## PROBLEM DESCRIPTION
Could you copy out all of the entries exactly?

## INFORMATION PROVIDED

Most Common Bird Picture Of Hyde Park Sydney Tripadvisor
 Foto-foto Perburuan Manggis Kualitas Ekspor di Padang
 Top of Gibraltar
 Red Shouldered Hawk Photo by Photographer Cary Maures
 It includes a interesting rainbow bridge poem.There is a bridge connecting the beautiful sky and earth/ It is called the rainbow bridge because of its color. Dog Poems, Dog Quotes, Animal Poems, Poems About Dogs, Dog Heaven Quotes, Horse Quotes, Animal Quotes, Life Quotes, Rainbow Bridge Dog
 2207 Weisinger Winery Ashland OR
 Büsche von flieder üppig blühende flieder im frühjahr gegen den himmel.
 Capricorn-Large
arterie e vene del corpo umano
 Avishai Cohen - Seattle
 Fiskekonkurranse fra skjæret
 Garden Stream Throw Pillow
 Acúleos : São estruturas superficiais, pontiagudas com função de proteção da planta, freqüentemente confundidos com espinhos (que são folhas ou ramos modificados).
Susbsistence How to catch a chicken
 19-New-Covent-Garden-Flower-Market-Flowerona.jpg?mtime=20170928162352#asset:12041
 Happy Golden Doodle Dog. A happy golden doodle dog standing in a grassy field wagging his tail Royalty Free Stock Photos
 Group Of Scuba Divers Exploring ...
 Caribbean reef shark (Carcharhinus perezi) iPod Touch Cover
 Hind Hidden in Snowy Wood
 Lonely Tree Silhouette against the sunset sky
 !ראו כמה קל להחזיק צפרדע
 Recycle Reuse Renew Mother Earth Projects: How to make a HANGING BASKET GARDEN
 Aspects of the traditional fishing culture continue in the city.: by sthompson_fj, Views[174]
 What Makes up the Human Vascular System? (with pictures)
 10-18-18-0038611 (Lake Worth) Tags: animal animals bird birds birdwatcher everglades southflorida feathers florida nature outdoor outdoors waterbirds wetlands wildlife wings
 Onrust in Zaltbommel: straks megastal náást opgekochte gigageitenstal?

## YOUR RESPONSE
Most Common Bird Picture Of Hyde Park Sydney Tripadvisor
 Foto-foto Perburuan Manggis Kualitas Ekspor di Padang
 Top of Gibraltar
 Red Shouldered Hawk Photo by Photographer Cary Maures
 It includes a interesting rainbow bridge poem.There is a bridge connecting the beautiful sky and earth/ It is called the rainbow bridge because of its color. Dog Poems, Dog Quotes, Animal Poems, Poems About Dogs, Dog Heaven Quotes, Horse Quotes, Animal Quotes, Life Quotes, Rainbow Bridge Dog
 2207 Weisinger Winery Ashland OR
 Büsche von flieder üppig blühende flieder im frühjahr gegen den himmel.
 Capricorn-Large
arterie e vene del corpo umano
 Avishai Cohen - Seattle
 Fiskekonkurranse fra skjæret
 Garden Stream Throw Pillow
 Acúleos : São estruturas superficiais, pontiagudas com função de proteção da planta, freqüentemente confundidos com espinhos (que são folhas ou ramos modificados).
Susbsistence How to catch a chicken
 19-New-Covent-Garden-Flower-Market-Flowerona.jpg?mtime=20170928162352#asset:12041
 Happy Golden Doodle Dog. A happy golden doodle dog standing in a grassy field wagging his tail Royalty Free Stock Photos
 Group Of Scuba Divers Exploring ...
 Caribbean reef shark (Carcharhinus perezi) iPod Touch Cover
 Hind Hidden in Snowy Wood
 Lonely Tree Silhouette against the sunset sky
 !ראו כמה קל להחזיק צפרדע
 Recycle Reuse Renew Mother Earth Projects: How to make a HANGING BASKET GARDEN
 Aspects of the traditional fishing culture continue in the city.: by sthompson_fj, Views[174]
 What Makes up the Human Vascular System? (with pictures)
 10-18-18-0038611 (Lake Worth) Tags: animal animals bird birds birdwatcher everglades southflorida feathers florida nature outdoor outdoors waterbirds wetlands wildlife wings
 Onrust in Zaltbommel: straks megastal náást opgekochte gigageitenstal?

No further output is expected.